George Tobin

No. 62
- Position: Guard

Personal information
- Born: July 9, 1921 Arlington, Massachusetts, U.S.
- Died: January 2, 1999 (aged 77) Farmington Hills, Michigan, U.S.
- Listed height: 5 ft 10 in (1.78 m)
- Listed weight: 205 lb (93 kg)

Career information
- High school: Thompson (CT) Marianapolis
- College: Notre Dame
- NFL draft: 1947: undrafted

Career history
- New York Giants (1947);

Awards and highlights
- National champion (1946);
- Stats at Pro Football Reference

= George Tobin (American football) =

American football player (1921–1999)

George Edward Tobin (July 9, 1921 – January 2, 1999) was an American football guard who played one season with the New York Giants of the National Football League (NFL).
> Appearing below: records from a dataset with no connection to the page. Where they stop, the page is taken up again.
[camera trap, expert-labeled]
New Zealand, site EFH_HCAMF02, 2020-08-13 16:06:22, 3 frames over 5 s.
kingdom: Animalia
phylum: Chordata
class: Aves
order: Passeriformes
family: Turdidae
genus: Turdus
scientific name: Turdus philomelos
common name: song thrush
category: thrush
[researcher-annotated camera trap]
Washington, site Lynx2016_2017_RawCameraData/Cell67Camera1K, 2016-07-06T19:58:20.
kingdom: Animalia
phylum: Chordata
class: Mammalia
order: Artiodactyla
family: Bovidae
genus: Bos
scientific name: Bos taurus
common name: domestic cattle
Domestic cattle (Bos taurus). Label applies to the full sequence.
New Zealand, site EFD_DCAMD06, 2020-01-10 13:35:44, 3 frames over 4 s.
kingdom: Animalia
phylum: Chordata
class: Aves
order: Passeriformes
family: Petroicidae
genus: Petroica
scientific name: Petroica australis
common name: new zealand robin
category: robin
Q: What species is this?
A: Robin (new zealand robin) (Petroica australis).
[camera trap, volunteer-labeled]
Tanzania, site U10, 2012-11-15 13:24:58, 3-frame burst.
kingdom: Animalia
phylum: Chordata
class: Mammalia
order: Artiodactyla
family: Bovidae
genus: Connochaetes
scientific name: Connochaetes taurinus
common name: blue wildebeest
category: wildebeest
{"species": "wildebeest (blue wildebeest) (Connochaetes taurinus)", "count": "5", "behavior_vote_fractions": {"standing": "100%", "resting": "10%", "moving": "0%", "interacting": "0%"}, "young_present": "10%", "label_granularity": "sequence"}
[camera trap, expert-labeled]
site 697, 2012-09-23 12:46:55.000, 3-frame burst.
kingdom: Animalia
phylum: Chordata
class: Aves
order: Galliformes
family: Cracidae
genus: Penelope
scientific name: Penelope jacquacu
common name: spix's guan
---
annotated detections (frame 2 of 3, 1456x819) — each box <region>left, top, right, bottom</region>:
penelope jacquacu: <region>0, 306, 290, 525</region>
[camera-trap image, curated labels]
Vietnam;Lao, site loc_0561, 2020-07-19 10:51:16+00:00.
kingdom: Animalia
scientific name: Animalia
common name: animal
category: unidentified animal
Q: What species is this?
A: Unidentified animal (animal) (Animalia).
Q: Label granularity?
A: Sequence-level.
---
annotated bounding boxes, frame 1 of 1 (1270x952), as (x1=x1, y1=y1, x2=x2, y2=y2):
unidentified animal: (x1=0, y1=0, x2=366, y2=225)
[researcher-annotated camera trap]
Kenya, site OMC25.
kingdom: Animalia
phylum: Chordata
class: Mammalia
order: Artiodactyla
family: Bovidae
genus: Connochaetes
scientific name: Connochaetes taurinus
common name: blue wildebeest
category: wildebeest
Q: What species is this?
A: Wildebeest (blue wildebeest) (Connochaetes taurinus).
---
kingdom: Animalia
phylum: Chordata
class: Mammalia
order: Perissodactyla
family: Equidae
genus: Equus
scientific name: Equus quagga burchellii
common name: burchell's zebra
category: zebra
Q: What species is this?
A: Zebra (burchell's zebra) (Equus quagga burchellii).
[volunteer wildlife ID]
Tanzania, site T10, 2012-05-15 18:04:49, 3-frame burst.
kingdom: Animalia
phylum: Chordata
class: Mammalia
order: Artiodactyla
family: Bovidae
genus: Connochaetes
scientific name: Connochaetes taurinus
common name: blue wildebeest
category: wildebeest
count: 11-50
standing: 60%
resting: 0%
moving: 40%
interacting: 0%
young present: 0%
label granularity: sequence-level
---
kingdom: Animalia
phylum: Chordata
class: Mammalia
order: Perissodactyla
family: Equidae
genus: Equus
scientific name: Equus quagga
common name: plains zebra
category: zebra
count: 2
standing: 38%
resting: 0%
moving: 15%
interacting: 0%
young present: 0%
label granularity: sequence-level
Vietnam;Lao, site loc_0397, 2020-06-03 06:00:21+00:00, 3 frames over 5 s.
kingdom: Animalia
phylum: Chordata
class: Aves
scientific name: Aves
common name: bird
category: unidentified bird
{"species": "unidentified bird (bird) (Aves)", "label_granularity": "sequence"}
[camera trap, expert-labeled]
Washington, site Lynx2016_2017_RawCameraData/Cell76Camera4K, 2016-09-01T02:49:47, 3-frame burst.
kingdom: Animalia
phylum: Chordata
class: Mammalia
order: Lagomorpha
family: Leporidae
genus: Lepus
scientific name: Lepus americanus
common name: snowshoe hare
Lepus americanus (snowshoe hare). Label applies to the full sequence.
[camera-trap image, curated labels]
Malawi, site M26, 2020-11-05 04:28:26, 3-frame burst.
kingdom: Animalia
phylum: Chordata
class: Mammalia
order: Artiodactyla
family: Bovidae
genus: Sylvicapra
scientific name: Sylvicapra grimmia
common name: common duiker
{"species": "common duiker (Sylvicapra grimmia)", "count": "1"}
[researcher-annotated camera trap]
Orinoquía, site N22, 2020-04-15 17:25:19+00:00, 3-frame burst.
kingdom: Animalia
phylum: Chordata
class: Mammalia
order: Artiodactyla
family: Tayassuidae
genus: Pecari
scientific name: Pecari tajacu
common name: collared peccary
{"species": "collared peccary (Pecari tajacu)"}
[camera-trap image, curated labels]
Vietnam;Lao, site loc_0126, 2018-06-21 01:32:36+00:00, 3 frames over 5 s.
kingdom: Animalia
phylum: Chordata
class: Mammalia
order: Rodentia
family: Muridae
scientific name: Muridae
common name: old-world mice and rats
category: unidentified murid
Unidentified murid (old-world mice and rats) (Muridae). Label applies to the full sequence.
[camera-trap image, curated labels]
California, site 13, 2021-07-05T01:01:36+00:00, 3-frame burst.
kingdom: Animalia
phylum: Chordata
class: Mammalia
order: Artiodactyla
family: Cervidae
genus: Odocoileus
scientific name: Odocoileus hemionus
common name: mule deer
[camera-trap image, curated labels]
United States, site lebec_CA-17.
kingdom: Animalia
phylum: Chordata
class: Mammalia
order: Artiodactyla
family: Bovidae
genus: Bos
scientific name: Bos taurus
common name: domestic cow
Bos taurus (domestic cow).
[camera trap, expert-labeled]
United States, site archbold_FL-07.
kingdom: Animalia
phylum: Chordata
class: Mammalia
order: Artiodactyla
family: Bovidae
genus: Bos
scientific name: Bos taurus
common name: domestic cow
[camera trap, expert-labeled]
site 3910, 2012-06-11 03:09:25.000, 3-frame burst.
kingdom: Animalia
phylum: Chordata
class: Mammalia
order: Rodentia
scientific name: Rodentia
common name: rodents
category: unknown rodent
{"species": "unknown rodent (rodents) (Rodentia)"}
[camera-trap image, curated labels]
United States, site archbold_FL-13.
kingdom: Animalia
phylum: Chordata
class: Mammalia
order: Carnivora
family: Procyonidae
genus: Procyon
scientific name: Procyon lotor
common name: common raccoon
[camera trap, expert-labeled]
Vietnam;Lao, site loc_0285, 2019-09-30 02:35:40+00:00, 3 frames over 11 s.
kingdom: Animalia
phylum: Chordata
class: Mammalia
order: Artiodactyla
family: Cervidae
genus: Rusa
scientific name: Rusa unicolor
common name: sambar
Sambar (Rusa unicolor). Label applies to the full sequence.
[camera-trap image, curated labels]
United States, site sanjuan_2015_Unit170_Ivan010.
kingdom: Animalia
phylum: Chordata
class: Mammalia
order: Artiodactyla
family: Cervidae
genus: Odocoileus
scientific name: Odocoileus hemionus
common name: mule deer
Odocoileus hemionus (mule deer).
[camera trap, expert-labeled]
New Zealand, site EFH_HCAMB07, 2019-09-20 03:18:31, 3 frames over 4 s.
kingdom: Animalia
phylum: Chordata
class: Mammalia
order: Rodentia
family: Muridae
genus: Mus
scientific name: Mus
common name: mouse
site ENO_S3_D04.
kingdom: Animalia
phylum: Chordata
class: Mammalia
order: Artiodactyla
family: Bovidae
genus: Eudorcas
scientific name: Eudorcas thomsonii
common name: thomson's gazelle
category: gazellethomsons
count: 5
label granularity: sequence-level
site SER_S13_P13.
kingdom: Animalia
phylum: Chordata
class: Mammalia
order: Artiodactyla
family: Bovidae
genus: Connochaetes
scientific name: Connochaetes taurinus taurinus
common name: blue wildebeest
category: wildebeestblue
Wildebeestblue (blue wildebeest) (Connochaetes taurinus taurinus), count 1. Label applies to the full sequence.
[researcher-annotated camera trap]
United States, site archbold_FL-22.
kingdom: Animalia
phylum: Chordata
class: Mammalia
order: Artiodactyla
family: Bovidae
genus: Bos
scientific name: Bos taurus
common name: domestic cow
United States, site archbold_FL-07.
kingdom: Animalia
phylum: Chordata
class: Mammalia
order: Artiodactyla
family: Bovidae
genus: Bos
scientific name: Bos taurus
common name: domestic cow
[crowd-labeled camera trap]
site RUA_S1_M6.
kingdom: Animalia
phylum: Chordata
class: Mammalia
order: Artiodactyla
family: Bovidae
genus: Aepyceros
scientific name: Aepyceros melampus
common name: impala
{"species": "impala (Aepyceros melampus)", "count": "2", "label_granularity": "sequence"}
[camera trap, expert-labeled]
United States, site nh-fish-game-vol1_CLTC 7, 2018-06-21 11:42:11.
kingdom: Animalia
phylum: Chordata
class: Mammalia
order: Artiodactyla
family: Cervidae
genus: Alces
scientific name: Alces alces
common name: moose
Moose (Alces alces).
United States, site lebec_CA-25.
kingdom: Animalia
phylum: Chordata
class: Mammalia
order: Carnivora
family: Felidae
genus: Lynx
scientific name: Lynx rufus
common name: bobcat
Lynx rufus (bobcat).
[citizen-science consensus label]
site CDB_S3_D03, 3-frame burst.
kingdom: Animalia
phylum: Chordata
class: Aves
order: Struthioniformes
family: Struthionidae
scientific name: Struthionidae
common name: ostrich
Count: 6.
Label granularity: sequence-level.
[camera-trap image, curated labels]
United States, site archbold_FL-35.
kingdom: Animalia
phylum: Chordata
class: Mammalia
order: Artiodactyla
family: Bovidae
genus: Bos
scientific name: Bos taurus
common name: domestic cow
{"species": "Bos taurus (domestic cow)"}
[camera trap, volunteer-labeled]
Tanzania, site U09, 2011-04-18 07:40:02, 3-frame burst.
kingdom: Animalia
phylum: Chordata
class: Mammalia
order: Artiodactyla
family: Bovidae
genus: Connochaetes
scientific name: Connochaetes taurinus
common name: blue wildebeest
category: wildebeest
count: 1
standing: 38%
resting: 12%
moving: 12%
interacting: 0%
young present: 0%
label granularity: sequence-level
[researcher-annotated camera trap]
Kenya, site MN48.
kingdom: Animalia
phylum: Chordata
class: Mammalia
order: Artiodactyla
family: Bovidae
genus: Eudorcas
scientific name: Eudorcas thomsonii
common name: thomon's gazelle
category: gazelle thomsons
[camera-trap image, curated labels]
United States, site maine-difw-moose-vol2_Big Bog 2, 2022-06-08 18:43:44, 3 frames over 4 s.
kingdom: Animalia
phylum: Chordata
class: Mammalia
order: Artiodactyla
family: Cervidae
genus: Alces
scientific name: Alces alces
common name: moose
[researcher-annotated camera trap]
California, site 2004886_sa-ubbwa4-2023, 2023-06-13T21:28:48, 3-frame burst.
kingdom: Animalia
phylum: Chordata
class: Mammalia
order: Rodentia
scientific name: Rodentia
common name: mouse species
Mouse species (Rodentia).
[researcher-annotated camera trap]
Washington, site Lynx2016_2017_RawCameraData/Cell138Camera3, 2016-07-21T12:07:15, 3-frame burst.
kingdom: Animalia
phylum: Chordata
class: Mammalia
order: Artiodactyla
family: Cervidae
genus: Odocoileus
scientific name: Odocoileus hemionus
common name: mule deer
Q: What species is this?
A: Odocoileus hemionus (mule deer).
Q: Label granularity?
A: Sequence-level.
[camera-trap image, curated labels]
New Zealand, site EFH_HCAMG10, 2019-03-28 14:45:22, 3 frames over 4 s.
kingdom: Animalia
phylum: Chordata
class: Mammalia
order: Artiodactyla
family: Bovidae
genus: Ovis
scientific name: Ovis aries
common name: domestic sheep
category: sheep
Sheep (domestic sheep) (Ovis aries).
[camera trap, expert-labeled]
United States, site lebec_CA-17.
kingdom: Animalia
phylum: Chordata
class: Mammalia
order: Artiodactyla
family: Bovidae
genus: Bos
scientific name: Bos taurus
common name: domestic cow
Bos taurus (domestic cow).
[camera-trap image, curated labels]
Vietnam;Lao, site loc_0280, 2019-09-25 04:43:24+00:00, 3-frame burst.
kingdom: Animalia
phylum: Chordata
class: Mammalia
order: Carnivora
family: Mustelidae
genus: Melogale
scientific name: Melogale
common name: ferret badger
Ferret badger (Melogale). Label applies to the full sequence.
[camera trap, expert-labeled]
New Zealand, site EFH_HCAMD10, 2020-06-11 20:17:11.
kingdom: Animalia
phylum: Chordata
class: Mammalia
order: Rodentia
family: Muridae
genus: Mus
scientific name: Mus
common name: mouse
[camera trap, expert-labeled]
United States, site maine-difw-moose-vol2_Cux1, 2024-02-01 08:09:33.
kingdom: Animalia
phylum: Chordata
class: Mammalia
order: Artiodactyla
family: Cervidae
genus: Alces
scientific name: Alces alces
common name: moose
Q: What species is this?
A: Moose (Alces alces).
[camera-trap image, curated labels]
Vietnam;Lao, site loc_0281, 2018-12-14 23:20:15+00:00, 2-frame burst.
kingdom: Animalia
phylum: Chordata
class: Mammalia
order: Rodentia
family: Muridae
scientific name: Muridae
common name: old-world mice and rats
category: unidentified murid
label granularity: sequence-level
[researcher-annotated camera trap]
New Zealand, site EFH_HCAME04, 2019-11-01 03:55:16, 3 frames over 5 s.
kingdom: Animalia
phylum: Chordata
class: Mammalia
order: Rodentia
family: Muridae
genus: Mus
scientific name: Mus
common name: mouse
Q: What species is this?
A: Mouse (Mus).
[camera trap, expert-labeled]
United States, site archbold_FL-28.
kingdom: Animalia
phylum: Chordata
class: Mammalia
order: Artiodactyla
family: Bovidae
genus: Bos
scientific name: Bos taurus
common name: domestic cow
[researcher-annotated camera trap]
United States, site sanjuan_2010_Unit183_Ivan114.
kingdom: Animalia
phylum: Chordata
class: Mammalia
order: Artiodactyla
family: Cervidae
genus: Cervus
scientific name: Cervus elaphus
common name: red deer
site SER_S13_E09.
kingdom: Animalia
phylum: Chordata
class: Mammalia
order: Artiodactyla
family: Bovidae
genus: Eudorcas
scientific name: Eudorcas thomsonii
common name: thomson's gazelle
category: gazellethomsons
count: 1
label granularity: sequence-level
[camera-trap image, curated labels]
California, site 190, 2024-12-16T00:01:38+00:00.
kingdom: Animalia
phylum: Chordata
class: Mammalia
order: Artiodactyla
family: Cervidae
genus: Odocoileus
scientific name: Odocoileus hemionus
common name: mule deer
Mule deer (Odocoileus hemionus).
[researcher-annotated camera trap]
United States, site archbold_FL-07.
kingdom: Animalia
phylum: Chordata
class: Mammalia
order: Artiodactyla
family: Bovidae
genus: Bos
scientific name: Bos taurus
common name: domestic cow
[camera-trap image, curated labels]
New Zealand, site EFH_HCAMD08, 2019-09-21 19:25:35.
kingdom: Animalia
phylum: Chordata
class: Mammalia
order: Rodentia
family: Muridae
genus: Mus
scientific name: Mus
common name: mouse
He played college football at the University of Notre Dame and attended Marianapolis Preparatory School in Thompson, Connecticut.

==College career==
Tobin played for the Notre Dame Fighting Irish, lettering for the team in 1942 and 1946. He served in the United States military during World War II from 1943 to 1945.

==Professional career==
In 1947, Tobin's head coach at Notre Dame Frank Leahy advised him to leave the school and accept a $5,000 offer to play for the NFL's New York Giants. Leahy thought that Tobin would be a starter with the Giants but would not see as much playing time on the talented Fighting Irish. Tobin played in eleven games for the Giants during the 1947 season.